This country spends $8 billion every year on the treatment on chronic non-communicable diseases (NCDs) like diabetes, and this trend has the potential to bankrupt the government, Health Minister Terrence Deyalsingh has said.
The minister gave the opening address at the University of the West Indies Faculty of Medical Sciences first ever conference on Nanomedicine: A Glimpse into the Future of Medicine, held on Sunday at the Eric Williams Medical Sciences Complex, Mount Hope.
“It is that big. It is that much of a burden, and the healthcare system simply cannot go on with the treatment-based model,” he told the audience.
About 143,000 people here have been diagnosed with diabetes, according to the International Diabetes Federation.
Referencing the theme of the 2018 National Budget, Deyalsingh said if the government is to shift the paradigm from treatment to prevention, advances in nanotechnology is what will move patient care forward.
“As Minister of Health I would not like to see Trinidad and Tobago be the backwaters of (the development of) this technology.
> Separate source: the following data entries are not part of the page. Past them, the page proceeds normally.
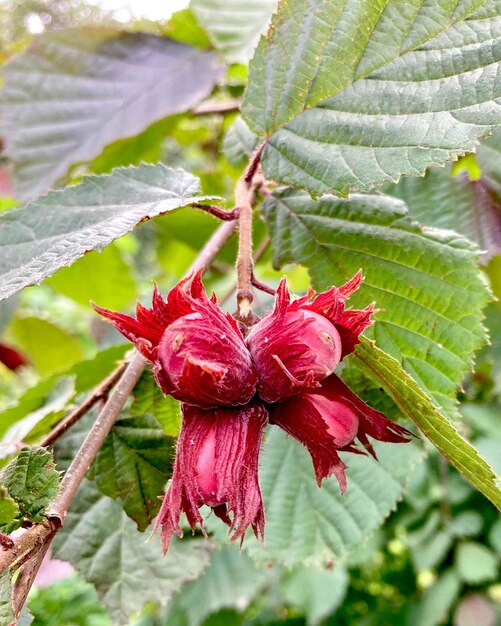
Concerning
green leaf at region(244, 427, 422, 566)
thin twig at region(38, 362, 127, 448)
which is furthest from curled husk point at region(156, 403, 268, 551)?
green leaf at region(244, 427, 422, 566)

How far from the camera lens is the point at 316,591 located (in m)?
1.83

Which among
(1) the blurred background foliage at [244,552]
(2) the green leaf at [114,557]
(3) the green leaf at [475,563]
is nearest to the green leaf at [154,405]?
(2) the green leaf at [114,557]

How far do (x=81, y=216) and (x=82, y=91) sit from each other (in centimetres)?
76

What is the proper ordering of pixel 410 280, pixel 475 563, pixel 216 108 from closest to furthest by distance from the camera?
pixel 410 280
pixel 216 108
pixel 475 563

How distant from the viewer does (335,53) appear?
2.34 ft

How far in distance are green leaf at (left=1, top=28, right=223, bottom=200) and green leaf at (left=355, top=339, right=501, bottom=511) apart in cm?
87

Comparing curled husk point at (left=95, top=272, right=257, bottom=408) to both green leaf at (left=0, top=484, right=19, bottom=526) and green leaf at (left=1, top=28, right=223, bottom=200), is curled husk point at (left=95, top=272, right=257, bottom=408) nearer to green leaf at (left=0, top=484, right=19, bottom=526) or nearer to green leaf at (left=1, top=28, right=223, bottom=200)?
green leaf at (left=0, top=484, right=19, bottom=526)

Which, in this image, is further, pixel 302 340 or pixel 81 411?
pixel 81 411

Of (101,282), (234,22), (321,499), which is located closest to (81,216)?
(321,499)

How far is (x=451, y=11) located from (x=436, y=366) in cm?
36

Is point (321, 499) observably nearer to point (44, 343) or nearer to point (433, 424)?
point (433, 424)

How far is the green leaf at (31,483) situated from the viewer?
533mm

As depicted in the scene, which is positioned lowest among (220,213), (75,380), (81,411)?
(75,380)

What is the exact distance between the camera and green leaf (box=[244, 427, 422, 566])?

I would like to see coming to TT with some degree of speed is the novel (solutions) that nanotechnology promises,” he said.
Some of these advances included minimally invasive insulin delivery systems, contact lenses that can monitor glucose levels in real time, and insulin patches controlled by nanotechnology.
“These (innovations) can lead to a better quality of life for patients and to a lower cost to the state for treatment,” he said.
Dean of the Faculty of Medical Sciences Professor Terence Seemungal said the UWI recognised the importance of hosting such a conference to present to local professionals and academics the “latest information at the boundaries of human knowledge.”
“The future of medicine is not what we do today or tomorrow but what will be used 20 years from now.”
The conference featured presentations on the application of nanotechnology for all major medical science fields offered at the university, including dentistry, medicine, veterinary science and pharmacological science.
Among the presenters were speakers from several world-renowned institutions including Harvard University, Johns Hopkins University, the University of South Florida, Mercer University, Florida A&M University, all in the United States, and the University of the West Indies, St Augustine.